TUR: That had to be approved by seven different agencies, including an independent agency.
BROOKS: Okay well, Hillary Clinton has been in the public sphere much longer than Donald Trump has. Donald Trump has been in public office now, governmental office for two months. And Hillary Clinton was in office for years and years and years. In fact, decades. And it’s that kind of track record that allows me to form a judgment.
TUR: But he’s also—
BROOKS: You ask me the same question a decade from now, and I’ll be able to share my viewpoint about Donald Trump. But right now he’s been there two months.
TUR: Respectfully, in the two months that he has been there, he’s brought up a number of things that just don’t have any evidence to support it. That includes voter fraud, that includes President Obama wiretapping his phones. I mean, he has said, certainly, a lot of things that are not true. A lot of things that are not true. So it doesn’t seem like your argument holds water in that respect.
BROOKS: Let’s wait 6 to 12 months. Both of those issues will have been more fully explored and we’ll know more.
TUR: Do you think there was voter fraud? Massive voting fraud that changed the election? That he would have won the popular vote without this voting fraud?
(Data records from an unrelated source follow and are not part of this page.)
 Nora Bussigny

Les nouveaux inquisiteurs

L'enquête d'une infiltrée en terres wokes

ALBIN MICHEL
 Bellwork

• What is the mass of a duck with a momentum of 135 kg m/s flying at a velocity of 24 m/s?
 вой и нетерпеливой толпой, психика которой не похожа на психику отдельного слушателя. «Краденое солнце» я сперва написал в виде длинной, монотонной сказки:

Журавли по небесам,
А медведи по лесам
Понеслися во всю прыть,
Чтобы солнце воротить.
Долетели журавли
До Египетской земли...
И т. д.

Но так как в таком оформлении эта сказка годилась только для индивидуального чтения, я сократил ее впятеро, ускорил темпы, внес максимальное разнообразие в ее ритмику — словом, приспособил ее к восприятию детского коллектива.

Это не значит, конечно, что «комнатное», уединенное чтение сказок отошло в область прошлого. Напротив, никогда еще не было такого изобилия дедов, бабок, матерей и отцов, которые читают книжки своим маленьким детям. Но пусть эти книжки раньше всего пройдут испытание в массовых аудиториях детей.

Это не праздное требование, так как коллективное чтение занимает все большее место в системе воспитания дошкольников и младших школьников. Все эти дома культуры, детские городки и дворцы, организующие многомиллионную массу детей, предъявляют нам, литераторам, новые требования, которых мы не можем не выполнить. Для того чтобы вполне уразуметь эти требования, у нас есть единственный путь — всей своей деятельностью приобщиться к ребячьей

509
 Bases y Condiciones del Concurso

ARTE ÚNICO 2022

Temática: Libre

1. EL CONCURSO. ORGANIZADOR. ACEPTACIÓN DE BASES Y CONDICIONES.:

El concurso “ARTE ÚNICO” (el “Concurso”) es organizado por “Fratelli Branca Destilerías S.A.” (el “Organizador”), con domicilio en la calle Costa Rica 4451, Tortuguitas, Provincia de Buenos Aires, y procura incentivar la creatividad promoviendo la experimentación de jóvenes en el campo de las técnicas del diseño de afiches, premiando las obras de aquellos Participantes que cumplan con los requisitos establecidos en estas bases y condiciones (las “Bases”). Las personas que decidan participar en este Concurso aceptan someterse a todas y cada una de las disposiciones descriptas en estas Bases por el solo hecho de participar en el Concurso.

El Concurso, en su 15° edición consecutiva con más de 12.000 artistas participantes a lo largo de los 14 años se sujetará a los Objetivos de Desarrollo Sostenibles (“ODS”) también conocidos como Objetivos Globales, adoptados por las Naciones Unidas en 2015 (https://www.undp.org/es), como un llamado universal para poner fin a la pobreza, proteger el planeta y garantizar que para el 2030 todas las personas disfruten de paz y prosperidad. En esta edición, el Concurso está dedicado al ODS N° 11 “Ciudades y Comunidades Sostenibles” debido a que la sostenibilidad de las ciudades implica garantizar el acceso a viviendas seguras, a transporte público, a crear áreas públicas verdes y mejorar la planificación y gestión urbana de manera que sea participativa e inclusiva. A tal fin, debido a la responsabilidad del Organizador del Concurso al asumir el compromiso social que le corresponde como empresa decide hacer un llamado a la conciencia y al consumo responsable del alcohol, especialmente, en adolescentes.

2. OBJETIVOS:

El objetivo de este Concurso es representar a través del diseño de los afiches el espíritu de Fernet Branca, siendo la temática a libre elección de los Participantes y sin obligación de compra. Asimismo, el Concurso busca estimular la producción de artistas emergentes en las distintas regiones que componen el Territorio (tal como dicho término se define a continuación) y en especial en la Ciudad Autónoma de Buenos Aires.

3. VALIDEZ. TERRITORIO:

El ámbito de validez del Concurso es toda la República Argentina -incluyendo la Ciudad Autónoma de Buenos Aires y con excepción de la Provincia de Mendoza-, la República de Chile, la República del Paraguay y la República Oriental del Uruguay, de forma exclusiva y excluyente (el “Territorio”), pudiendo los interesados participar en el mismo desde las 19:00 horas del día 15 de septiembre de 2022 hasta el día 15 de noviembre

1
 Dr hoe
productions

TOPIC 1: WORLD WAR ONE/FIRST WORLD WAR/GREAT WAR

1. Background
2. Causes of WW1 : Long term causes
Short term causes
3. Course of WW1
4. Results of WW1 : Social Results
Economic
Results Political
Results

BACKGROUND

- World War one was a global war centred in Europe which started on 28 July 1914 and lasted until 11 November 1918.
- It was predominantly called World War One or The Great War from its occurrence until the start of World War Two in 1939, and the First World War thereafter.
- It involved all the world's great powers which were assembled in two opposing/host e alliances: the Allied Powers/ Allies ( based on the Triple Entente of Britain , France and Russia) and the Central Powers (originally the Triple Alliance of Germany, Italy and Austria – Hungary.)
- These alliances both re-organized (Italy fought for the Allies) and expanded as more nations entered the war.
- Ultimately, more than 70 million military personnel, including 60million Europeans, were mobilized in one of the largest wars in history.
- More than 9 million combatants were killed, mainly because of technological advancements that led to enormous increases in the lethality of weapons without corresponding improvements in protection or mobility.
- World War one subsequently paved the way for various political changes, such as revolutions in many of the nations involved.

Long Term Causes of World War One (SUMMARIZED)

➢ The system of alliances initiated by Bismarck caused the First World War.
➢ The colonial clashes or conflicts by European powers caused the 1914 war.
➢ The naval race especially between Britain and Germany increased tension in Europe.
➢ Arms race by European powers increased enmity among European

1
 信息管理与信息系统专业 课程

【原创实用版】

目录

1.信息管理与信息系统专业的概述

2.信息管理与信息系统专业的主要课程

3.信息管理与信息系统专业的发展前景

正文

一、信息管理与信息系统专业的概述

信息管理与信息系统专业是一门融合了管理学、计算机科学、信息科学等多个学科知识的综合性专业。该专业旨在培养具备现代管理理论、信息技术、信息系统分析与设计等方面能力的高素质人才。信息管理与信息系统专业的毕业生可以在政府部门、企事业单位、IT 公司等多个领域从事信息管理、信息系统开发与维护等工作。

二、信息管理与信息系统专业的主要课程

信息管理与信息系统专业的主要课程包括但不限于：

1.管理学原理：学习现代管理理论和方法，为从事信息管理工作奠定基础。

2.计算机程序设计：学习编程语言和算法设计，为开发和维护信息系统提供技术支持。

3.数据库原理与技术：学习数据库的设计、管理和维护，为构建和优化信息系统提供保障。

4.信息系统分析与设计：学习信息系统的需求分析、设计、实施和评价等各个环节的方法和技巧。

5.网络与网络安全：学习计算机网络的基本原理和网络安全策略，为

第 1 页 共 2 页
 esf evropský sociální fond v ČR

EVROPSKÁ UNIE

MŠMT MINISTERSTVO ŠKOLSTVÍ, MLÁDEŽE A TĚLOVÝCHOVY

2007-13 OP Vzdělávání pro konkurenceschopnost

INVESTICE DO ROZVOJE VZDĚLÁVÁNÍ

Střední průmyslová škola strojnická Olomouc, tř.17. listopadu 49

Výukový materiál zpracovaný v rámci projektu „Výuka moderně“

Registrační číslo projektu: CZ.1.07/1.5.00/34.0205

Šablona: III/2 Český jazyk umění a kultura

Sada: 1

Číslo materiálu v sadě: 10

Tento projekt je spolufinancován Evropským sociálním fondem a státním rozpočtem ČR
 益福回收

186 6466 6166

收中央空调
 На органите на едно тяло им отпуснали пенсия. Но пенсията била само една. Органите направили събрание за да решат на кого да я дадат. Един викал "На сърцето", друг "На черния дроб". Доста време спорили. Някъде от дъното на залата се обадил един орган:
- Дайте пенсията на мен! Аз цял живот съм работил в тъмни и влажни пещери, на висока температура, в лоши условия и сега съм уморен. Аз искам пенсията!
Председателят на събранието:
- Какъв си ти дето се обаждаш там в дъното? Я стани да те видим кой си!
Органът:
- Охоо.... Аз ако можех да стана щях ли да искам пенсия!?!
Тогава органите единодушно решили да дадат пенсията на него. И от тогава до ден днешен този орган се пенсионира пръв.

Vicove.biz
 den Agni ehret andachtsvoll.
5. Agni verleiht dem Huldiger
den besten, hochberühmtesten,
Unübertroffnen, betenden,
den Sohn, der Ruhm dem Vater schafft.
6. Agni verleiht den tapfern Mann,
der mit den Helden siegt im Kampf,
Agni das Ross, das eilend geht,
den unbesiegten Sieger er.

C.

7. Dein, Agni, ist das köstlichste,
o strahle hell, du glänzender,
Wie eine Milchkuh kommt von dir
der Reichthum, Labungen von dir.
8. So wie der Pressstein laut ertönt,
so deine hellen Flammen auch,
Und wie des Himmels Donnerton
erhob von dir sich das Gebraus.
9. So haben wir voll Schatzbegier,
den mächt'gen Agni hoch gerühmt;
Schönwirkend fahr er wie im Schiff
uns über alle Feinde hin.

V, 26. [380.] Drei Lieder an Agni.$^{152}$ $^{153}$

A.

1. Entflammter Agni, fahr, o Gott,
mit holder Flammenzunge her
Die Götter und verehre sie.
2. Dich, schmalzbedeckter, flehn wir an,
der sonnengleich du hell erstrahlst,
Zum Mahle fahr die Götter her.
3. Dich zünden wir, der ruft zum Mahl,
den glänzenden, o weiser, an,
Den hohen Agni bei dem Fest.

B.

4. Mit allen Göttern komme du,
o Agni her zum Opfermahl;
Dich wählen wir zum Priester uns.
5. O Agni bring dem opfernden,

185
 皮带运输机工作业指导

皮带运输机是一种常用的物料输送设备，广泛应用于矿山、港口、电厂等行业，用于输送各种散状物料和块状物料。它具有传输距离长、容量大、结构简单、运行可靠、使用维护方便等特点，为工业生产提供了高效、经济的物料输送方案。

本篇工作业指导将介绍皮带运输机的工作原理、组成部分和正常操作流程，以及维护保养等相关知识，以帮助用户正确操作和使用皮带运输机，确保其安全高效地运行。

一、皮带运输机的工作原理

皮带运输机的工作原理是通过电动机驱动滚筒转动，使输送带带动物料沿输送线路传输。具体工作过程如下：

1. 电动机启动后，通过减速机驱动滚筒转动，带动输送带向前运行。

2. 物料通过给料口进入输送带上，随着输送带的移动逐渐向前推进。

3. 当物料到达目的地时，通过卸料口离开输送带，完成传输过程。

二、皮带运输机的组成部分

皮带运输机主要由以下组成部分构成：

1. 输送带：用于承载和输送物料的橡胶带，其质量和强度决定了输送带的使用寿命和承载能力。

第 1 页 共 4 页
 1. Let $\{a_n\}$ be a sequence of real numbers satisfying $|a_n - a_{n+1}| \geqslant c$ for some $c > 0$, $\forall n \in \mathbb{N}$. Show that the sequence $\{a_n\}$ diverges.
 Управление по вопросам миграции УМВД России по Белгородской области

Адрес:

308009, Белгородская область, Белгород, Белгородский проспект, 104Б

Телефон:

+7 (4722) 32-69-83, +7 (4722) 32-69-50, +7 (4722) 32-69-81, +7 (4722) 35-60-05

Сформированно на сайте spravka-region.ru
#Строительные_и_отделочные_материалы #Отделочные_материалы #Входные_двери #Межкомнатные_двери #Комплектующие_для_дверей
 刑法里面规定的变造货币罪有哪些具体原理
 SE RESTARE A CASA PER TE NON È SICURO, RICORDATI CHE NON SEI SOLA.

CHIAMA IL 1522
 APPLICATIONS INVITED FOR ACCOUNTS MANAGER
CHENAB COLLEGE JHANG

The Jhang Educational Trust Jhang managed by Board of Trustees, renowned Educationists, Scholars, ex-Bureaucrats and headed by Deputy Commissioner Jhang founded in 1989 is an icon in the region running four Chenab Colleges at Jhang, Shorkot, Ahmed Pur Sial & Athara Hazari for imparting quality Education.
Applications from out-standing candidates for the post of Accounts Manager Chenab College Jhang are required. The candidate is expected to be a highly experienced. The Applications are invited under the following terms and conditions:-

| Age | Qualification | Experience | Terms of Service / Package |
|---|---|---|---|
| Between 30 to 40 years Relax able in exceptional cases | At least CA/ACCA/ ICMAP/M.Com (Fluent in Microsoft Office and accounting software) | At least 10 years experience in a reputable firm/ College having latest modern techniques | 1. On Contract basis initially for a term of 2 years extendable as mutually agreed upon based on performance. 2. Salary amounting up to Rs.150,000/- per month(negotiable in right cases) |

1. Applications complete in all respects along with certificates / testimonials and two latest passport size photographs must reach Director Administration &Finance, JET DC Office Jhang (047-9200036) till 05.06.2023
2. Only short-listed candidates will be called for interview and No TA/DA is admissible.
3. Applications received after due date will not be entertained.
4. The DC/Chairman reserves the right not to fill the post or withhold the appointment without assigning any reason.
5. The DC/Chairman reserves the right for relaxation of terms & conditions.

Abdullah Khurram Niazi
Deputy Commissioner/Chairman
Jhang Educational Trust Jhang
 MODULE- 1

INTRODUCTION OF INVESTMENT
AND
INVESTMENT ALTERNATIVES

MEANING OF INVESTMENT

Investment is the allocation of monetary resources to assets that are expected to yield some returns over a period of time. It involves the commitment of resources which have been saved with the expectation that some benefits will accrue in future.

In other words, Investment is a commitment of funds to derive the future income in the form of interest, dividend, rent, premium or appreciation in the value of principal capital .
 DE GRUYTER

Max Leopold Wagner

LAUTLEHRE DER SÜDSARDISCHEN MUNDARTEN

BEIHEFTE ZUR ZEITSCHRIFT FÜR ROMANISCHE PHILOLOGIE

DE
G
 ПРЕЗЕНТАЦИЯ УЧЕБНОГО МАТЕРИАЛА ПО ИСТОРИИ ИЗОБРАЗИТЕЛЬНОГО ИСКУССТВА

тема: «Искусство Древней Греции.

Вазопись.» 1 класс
BROOKS: I’m not familiar with evidence that would support that to the degree it has been claimed.
Brooks and the 99.97 percent of other Republicans who defend Trump will, indeed, be asked why they stood behind Trump as he took a wrecking ball to our country and its values, and will not be “a decade from now.” They will have to answer for Trump much sooner — in the 2018 midterms — and if journalists like Tur continue to expose their complicity, Republicans will not have much to say in response.